TO DO >>
**A.** In the NiFi and Spark thread, why does the reply recommend placing a MergeContent processor after PutHDFS when more than one file is stored? Answer in one to three sentences.
**B.** Write what comes next in the thread about triggering a Spark job from NiFi, picking up after its final sentence.

SUPPLIED PASSAGE >>
== Segment start ==

Created 06-06-2018 09:01 AM
My Requirement is as soon as source put the files my spark job should get triggered out and process the files.
Currently i am thinking to do like below.
1. Source will push the files in local directory /temp/abc
2. NiFi ListFiles and fetchFile will take care of ingestion of those files into HDFS.
3. On success relationship of putHDFS thinking to setup executeStreamCommand.
Could you please suggest is there any best approach to do it? what will be the configuration for executeStreamCommand?
Thanks in advance,
R
Created on 06-06-2018 10:14 AM - edited 08-17-2019 08:11 PM
Once you ingest the files into HDFS then only you need to trigger the spark application then using ExecuteStreamCommand processor would be the correct approach as this processor accepts incoming connection and triggers spark applications.
if you are having more than one file that you are storing into HDFS then it would be better to use MergeContent processor after PutHDFS processor.
Configure the MergeContent processor to wait for minimum number of entries (or) by using Max Bin Age..etc property because if you connect Success relation from PutHDFS to ExecuteStreamCommand processor as soon as first file written to HDFS then application is going to be triggered from NiFi we are not waiting for all the files stored into HDFS directory.

== Segment end ==

DATA >>

== Segment start ==

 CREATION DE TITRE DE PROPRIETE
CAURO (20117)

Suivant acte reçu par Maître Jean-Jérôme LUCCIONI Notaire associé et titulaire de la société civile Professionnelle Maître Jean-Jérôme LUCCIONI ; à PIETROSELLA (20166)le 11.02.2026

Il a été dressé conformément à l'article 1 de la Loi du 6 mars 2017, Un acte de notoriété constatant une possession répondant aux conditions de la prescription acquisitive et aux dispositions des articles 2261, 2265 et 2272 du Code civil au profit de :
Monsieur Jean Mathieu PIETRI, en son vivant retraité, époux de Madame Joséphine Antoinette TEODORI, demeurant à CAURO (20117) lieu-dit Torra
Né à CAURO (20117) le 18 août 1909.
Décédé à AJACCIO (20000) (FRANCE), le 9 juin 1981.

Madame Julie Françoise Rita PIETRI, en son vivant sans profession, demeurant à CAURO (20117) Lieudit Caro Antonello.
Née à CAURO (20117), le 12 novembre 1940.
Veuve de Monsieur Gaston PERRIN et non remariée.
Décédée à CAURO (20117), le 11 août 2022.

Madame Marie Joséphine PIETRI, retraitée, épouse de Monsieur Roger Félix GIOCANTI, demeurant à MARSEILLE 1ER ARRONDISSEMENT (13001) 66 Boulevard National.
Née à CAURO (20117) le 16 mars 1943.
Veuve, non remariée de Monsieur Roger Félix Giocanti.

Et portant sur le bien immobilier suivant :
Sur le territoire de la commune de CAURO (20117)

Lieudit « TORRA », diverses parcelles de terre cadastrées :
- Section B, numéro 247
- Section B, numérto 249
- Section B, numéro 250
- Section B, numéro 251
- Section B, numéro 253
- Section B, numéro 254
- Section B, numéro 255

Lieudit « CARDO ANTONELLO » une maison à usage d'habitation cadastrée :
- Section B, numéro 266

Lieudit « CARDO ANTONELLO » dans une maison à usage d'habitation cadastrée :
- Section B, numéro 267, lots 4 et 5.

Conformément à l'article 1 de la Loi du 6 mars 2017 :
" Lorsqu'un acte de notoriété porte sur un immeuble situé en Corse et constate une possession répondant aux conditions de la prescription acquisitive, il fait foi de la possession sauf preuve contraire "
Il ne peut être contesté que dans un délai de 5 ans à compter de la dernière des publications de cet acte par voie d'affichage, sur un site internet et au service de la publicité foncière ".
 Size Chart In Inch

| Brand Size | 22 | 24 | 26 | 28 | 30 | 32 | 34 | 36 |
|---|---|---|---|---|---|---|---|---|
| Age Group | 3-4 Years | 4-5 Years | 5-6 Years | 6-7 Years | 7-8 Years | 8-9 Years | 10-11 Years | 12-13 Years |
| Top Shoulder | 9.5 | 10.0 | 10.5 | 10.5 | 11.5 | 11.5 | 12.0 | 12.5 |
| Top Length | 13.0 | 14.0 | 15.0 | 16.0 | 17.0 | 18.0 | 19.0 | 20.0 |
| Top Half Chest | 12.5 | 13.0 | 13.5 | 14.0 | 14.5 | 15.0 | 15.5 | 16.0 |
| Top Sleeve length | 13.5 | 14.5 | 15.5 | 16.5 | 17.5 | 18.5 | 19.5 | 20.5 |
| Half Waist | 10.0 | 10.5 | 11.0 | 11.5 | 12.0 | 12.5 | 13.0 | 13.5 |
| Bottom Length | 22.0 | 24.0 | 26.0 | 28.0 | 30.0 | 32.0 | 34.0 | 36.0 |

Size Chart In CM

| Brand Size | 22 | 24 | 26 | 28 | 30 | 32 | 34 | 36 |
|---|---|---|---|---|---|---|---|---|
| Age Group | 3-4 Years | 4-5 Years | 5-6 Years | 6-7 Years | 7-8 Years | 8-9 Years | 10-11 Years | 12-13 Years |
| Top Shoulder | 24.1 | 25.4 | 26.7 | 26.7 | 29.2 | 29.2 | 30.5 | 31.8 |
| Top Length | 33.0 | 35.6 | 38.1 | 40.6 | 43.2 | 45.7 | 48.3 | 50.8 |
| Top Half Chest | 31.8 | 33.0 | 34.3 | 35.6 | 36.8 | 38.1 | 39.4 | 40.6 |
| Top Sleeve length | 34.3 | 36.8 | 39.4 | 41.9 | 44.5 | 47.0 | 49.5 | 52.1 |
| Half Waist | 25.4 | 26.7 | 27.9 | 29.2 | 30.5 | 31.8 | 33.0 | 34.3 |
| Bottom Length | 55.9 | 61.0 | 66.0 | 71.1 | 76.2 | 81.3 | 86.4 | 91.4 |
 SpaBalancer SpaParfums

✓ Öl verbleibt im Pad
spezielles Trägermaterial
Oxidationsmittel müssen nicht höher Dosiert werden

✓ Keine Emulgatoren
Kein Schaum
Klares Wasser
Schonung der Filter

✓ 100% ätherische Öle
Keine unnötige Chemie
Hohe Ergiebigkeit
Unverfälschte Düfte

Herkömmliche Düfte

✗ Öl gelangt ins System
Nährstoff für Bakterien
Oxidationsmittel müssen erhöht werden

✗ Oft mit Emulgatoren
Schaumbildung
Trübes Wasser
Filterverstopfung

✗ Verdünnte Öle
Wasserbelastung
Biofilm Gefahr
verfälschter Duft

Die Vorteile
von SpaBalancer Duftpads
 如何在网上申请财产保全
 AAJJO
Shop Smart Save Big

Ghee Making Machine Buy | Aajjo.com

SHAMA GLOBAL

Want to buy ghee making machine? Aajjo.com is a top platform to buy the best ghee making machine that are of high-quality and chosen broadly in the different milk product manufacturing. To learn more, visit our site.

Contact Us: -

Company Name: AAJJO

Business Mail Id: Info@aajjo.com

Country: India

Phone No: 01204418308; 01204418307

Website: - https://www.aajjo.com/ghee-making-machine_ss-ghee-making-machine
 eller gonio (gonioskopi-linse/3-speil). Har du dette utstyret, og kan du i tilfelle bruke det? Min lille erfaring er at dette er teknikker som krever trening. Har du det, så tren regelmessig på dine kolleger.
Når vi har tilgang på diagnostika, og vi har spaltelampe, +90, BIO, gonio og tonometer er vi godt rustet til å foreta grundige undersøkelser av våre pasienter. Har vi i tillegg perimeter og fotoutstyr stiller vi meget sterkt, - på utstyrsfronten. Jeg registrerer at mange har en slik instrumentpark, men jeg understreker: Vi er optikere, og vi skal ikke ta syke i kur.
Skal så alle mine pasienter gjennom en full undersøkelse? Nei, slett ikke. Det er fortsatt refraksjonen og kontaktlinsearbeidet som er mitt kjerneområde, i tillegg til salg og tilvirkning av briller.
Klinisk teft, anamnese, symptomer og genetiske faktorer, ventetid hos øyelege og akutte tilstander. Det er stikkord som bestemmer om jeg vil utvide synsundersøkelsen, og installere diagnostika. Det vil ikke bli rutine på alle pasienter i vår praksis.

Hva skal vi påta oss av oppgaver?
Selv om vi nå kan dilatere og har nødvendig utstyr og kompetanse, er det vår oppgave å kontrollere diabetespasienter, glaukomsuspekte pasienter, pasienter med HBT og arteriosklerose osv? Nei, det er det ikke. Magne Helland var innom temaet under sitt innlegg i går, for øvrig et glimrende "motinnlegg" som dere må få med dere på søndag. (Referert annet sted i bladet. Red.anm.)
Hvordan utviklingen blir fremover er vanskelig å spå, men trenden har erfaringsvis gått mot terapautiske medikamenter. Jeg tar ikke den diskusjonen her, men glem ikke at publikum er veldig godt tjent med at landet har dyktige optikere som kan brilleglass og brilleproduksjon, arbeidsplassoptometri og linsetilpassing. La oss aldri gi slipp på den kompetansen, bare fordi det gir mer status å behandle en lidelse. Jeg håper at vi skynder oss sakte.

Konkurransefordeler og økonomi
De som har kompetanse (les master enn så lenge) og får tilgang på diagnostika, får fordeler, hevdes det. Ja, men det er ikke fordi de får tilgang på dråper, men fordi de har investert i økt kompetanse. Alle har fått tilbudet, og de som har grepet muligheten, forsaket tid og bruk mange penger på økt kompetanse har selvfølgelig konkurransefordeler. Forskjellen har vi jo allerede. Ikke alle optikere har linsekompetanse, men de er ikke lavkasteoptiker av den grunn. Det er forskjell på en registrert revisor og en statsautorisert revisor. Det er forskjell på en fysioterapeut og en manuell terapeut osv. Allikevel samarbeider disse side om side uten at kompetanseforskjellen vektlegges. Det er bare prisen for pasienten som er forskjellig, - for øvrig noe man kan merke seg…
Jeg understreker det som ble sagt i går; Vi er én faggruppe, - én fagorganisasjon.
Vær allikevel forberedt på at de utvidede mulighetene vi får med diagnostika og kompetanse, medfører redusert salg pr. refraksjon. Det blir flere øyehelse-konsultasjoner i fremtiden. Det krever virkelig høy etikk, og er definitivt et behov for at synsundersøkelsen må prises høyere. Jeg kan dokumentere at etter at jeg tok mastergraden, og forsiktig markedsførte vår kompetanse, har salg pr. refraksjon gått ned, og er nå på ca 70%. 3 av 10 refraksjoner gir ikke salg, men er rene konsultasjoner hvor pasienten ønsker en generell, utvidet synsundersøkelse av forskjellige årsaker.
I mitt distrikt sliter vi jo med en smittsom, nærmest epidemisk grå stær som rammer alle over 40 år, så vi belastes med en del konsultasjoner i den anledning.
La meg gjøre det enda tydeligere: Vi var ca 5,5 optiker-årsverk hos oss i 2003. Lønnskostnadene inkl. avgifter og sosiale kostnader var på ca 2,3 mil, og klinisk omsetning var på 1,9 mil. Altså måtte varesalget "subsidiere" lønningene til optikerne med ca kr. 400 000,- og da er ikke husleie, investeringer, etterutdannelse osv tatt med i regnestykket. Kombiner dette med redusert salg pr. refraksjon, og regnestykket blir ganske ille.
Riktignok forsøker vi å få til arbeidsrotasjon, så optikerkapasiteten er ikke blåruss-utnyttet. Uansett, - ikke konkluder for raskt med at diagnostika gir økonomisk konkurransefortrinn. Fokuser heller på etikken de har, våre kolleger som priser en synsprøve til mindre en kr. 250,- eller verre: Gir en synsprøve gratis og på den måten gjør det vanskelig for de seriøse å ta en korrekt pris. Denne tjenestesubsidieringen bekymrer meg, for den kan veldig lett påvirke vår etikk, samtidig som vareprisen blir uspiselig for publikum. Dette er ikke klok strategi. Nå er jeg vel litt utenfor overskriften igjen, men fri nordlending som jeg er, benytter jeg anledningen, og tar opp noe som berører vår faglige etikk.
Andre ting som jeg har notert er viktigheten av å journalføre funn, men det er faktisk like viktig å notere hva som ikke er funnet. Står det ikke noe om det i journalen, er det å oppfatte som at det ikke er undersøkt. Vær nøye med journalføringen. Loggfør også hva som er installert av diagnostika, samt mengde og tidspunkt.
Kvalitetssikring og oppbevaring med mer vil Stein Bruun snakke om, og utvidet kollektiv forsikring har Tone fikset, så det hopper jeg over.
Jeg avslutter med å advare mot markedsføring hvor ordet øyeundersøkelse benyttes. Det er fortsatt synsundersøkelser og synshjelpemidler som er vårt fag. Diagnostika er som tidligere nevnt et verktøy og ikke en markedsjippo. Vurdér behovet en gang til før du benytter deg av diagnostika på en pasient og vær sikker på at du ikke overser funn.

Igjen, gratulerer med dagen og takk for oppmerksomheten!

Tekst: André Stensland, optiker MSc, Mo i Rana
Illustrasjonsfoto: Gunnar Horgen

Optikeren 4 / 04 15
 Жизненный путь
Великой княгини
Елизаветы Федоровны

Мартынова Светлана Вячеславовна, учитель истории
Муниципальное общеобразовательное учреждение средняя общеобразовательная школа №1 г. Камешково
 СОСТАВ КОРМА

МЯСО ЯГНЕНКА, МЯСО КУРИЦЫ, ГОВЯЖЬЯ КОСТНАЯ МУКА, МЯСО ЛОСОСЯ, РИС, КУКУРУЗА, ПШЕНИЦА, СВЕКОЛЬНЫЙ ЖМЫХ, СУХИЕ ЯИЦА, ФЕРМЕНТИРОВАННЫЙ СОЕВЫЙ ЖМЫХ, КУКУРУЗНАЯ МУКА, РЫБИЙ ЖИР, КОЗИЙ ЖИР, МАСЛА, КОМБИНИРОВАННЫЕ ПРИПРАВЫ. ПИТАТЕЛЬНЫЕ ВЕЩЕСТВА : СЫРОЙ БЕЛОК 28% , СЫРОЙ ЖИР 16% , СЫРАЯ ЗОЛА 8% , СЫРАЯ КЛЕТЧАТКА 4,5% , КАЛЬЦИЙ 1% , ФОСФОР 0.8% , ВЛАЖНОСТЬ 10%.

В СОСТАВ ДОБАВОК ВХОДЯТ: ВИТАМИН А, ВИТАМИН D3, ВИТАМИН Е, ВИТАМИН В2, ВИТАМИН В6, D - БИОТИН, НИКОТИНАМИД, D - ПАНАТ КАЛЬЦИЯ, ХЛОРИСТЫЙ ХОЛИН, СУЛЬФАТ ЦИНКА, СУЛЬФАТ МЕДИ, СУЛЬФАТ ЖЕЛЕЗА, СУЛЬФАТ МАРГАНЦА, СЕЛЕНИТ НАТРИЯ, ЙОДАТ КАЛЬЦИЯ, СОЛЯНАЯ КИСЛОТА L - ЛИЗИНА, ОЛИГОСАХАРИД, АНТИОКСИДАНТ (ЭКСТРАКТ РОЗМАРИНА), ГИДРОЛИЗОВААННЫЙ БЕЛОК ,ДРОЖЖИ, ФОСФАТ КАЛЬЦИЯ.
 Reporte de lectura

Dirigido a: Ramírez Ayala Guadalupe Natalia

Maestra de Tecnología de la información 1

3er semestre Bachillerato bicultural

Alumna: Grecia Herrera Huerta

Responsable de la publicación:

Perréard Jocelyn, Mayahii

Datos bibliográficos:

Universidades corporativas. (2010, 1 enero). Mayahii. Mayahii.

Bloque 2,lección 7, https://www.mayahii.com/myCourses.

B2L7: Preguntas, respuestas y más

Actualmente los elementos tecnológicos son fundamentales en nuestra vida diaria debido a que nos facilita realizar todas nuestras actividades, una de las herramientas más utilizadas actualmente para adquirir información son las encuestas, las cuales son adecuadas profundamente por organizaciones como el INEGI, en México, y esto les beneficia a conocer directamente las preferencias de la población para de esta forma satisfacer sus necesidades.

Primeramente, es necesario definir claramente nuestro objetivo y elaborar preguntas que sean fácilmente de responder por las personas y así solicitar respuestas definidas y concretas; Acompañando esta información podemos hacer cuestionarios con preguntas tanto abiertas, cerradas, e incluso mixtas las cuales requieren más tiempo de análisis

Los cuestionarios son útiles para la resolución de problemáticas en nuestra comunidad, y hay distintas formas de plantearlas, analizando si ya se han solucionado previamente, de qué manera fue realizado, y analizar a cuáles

== Segment end ==

ANSWERS TO THIS EXERCISE >>
**A.** If the Success relationship from PutHDFS went straight to ExecuteStreamCommand, NiFi would trigger the Spark application as soon as the first file was written to HDFS, without waiting for all the files to arrive in the HDFS directory. MergeContent, set to wait for a minimum number of entries or a Max Bin Age, holds the trigger until the files are stored.

**B.**
Triggering shell script using ExecuteStreamCommand processor configs:
Created 06-06-2018 01:40 PM
@Shu thanks for your answer,i have one doubt about your answer the command argument should not take the shell script as input instead of that we should have shell script in command path which is tried and tested.
Created on 06-06-2018 04:02 PM - edited 08-17-2019 08:11 PM
It depends on how your bashrc file is configured, if your path variable in bashrc file having the directory path that your script is in.
Then you don't need to specify bash in command path argument
Created 06-12-2018 11:25 AM
Does the answer helpful to resolve your issue..!!
Take a moment to Log in and Click on Accept button below to accept the answer, That would be great help to Community users to find solution quickly for these kind of issues and close this thread.
Created 06-06-2018 07:53 PM
@RAUI Another option is to build a spark-streaming application that pulls those files directly from hdfs and process them.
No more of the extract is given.